I've been writing this post in my head all week and was going to post it to
In Another Place, my other blog, but it seems a good way to get started at Classroom 2.0. Twice this past week, I heard two different people make essentially the same statement: the rise in the use of calculators has contributed to the deterioration of math skills in students. Because they can just punch in the numbers, they reason, they aren't really learning to do math.
I understand what they are saying, I guess, but I just don't buy it. Let's take learning to add as an example. There are two parts here: the concept of addition and the calculation of addition. The calculator doesn't replace the first part. You need a basic conceptual understanding that when you have three apple and someone gives you four apples, you are going to have to use addition to figure out how many apples you have. Assuming I've got that understanding, does it really matter what technology I use for the calculation part?
I don't think so. We learned to do addition the way we did because calculators were not ubiquitous. OK, OK, I can hear you saying, "But are calculators ubiquitous?" They certainly could be without too much trouble.

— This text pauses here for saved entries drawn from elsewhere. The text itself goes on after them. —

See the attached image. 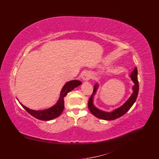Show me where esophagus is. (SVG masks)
<instances>
[{"instance_id": "34e87169", "label": "esophagus", "mask_w": 159, "mask_h": 159, "mask_svg": "<svg viewBox=\"0 0 159 159\" xmlns=\"http://www.w3.org/2000/svg\"><path fill=\"white\" fill-rule=\"evenodd\" d=\"M81 80L84 81H88L90 79V74L88 73L87 71H85L81 75Z\"/></svg>"}]
</instances>
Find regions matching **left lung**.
<instances>
[{"instance_id":"8db88e82","label":"left lung","mask_w":159,"mask_h":159,"mask_svg":"<svg viewBox=\"0 0 159 159\" xmlns=\"http://www.w3.org/2000/svg\"><path fill=\"white\" fill-rule=\"evenodd\" d=\"M130 77L134 83V85L132 87L133 93L131 95V96L129 98V99L125 102L121 106L119 107L114 109L111 111H105L102 109H99L98 107L95 106L93 104V98L94 95H95L96 92L98 89L99 84L98 83H96V84L94 85L93 88V94L91 95V97L89 99L88 102V107L89 109L94 116L98 117L101 119L103 120H108V121H111V120H115L117 118H119L120 117L123 116V115L125 114L130 109L134 103L135 102L136 99L138 95L139 92V81L137 79V69L135 68L134 70L132 71V73L130 75Z\"/></svg>"}]
</instances>
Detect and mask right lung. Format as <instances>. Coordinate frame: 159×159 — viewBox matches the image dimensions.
Returning <instances> with one entry per match:
<instances>
[{
    "label": "right lung",
    "mask_w": 159,
    "mask_h": 159,
    "mask_svg": "<svg viewBox=\"0 0 159 159\" xmlns=\"http://www.w3.org/2000/svg\"><path fill=\"white\" fill-rule=\"evenodd\" d=\"M81 84L79 80H71L66 82L62 88L60 94V98L57 102L53 106L42 110H33L25 106L20 102V105L24 107L28 113H29L33 117L42 120V121H50L54 119L60 115L63 112L64 109V98L68 92L73 90L74 88L78 87Z\"/></svg>",
    "instance_id": "1"
}]
</instances>
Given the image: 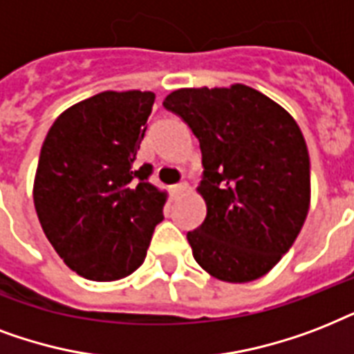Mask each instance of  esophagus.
<instances>
[{"label": "esophagus", "instance_id": "esophagus-1", "mask_svg": "<svg viewBox=\"0 0 354 354\" xmlns=\"http://www.w3.org/2000/svg\"><path fill=\"white\" fill-rule=\"evenodd\" d=\"M190 190V185L188 183H179V185L171 186V192H174L175 196H180V194H186V192Z\"/></svg>", "mask_w": 354, "mask_h": 354}]
</instances>
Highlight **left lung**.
I'll use <instances>...</instances> for the list:
<instances>
[{"mask_svg":"<svg viewBox=\"0 0 354 354\" xmlns=\"http://www.w3.org/2000/svg\"><path fill=\"white\" fill-rule=\"evenodd\" d=\"M199 140L207 218L186 234L203 270L225 282L266 275L294 245L310 207V158L299 125L245 84L179 88L162 103Z\"/></svg>","mask_w":354,"mask_h":354,"instance_id":"1","label":"left lung"}]
</instances>
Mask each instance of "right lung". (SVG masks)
Here are the masks:
<instances>
[{
  "label": "right lung",
  "mask_w": 354,
  "mask_h": 354,
  "mask_svg": "<svg viewBox=\"0 0 354 354\" xmlns=\"http://www.w3.org/2000/svg\"><path fill=\"white\" fill-rule=\"evenodd\" d=\"M153 92H101L66 109L44 140L32 199L49 243L88 281L131 275L146 259L168 194L134 168Z\"/></svg>",
  "instance_id": "1"
}]
</instances>
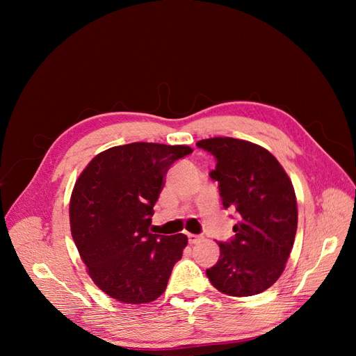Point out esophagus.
<instances>
[{"label":"esophagus","instance_id":"1","mask_svg":"<svg viewBox=\"0 0 356 356\" xmlns=\"http://www.w3.org/2000/svg\"><path fill=\"white\" fill-rule=\"evenodd\" d=\"M187 238H188V243H190V245H196V243H199V242L202 241L200 236H197V234H191V233H188V234H187Z\"/></svg>","mask_w":356,"mask_h":356}]
</instances>
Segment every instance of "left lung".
<instances>
[{
	"mask_svg": "<svg viewBox=\"0 0 356 356\" xmlns=\"http://www.w3.org/2000/svg\"><path fill=\"white\" fill-rule=\"evenodd\" d=\"M217 166L224 208L236 209L234 238L220 242V260L207 276L232 297L260 294L282 275L297 232L296 191L285 169L266 148L236 138H209L196 144Z\"/></svg>",
	"mask_w": 356,
	"mask_h": 356,
	"instance_id": "obj_1",
	"label": "left lung"
}]
</instances>
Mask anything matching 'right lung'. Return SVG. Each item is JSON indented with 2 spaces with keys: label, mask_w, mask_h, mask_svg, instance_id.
I'll use <instances>...</instances> for the list:
<instances>
[{
  "label": "right lung",
  "mask_w": 356,
  "mask_h": 356,
  "mask_svg": "<svg viewBox=\"0 0 356 356\" xmlns=\"http://www.w3.org/2000/svg\"><path fill=\"white\" fill-rule=\"evenodd\" d=\"M187 145L132 143L105 149L84 168L70 200L71 234L95 285L126 305L165 293L187 236L149 232L154 203Z\"/></svg>",
  "instance_id": "obj_1"
}]
</instances>
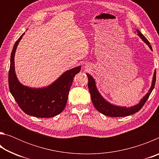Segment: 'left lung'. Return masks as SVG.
<instances>
[{
  "label": "left lung",
  "instance_id": "1",
  "mask_svg": "<svg viewBox=\"0 0 159 159\" xmlns=\"http://www.w3.org/2000/svg\"><path fill=\"white\" fill-rule=\"evenodd\" d=\"M137 32L141 39L143 40V41L145 42V43H147L149 47L150 48L151 50H152V48L151 46L150 43L149 41L144 36V35L142 34L139 30H137ZM88 79V89H89L90 95H91V99H92L93 105L95 106V109L98 110L99 112L102 113L106 116L111 117H123V116H127L133 114L134 113L139 111L140 110L142 107L144 105L145 102L149 98L151 93L152 92L153 89H154L155 83H156V71L154 74V77H153V81L152 84V87L149 90L146 95H145L143 98L141 99V101L139 102L138 104H137L135 106L131 107L130 108H126V107H120L114 106L113 104L109 103L108 102H107L100 95V94L97 90L96 85H95V81L94 80L93 78L89 74H87Z\"/></svg>",
  "mask_w": 159,
  "mask_h": 159
}]
</instances>
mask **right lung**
Segmentation results:
<instances>
[{
  "mask_svg": "<svg viewBox=\"0 0 159 159\" xmlns=\"http://www.w3.org/2000/svg\"><path fill=\"white\" fill-rule=\"evenodd\" d=\"M24 33L15 43L10 57L8 73L9 89L20 109L25 114L38 118H51L63 111L75 75L80 66L64 73L52 85L44 88H31L18 81L15 71V54Z\"/></svg>",
  "mask_w": 159,
  "mask_h": 159,
  "instance_id": "1",
  "label": "right lung"
}]
</instances>
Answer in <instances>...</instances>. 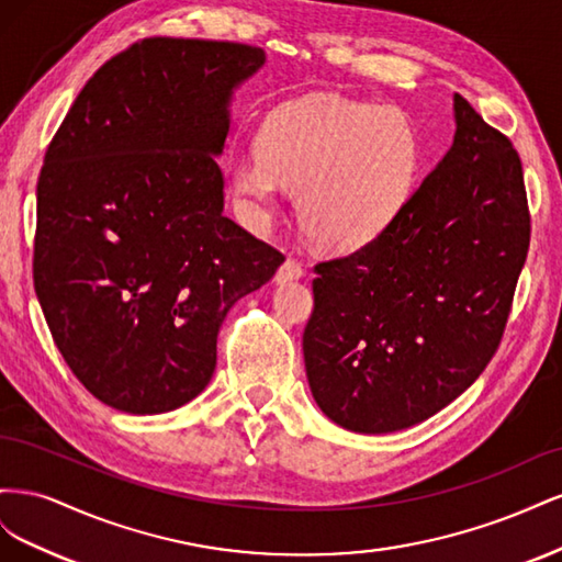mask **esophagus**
<instances>
[{"label":"esophagus","instance_id":"obj_1","mask_svg":"<svg viewBox=\"0 0 562 562\" xmlns=\"http://www.w3.org/2000/svg\"><path fill=\"white\" fill-rule=\"evenodd\" d=\"M304 277V265L295 258H285V262L277 269V283H288V281H295Z\"/></svg>","mask_w":562,"mask_h":562}]
</instances>
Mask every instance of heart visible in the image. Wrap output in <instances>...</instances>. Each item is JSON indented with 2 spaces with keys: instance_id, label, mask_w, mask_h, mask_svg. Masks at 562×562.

Here's my essential question: Are we far enough into the 21st century that we can completely abandon teaching students the old calculation method. Because I am bi-lingual with calculation, I can use a calculator OR use a pencil. I know how to carry the one. But, I remember when I couldn't do it and it was really frustrating. Long division was even worse. I understood the concept, grasped it pretty quickly in fact; I struggled with the calculation part, and even now, I'm not completely confident in my skills, so I will choose the calculator as the calculation tool.
I am definitely interested in what others think about this. Please comment or post your own entry. And, I'm wondering what other things we've always taught that we should be thinking about leaving behind (handwriting leaps to my mind).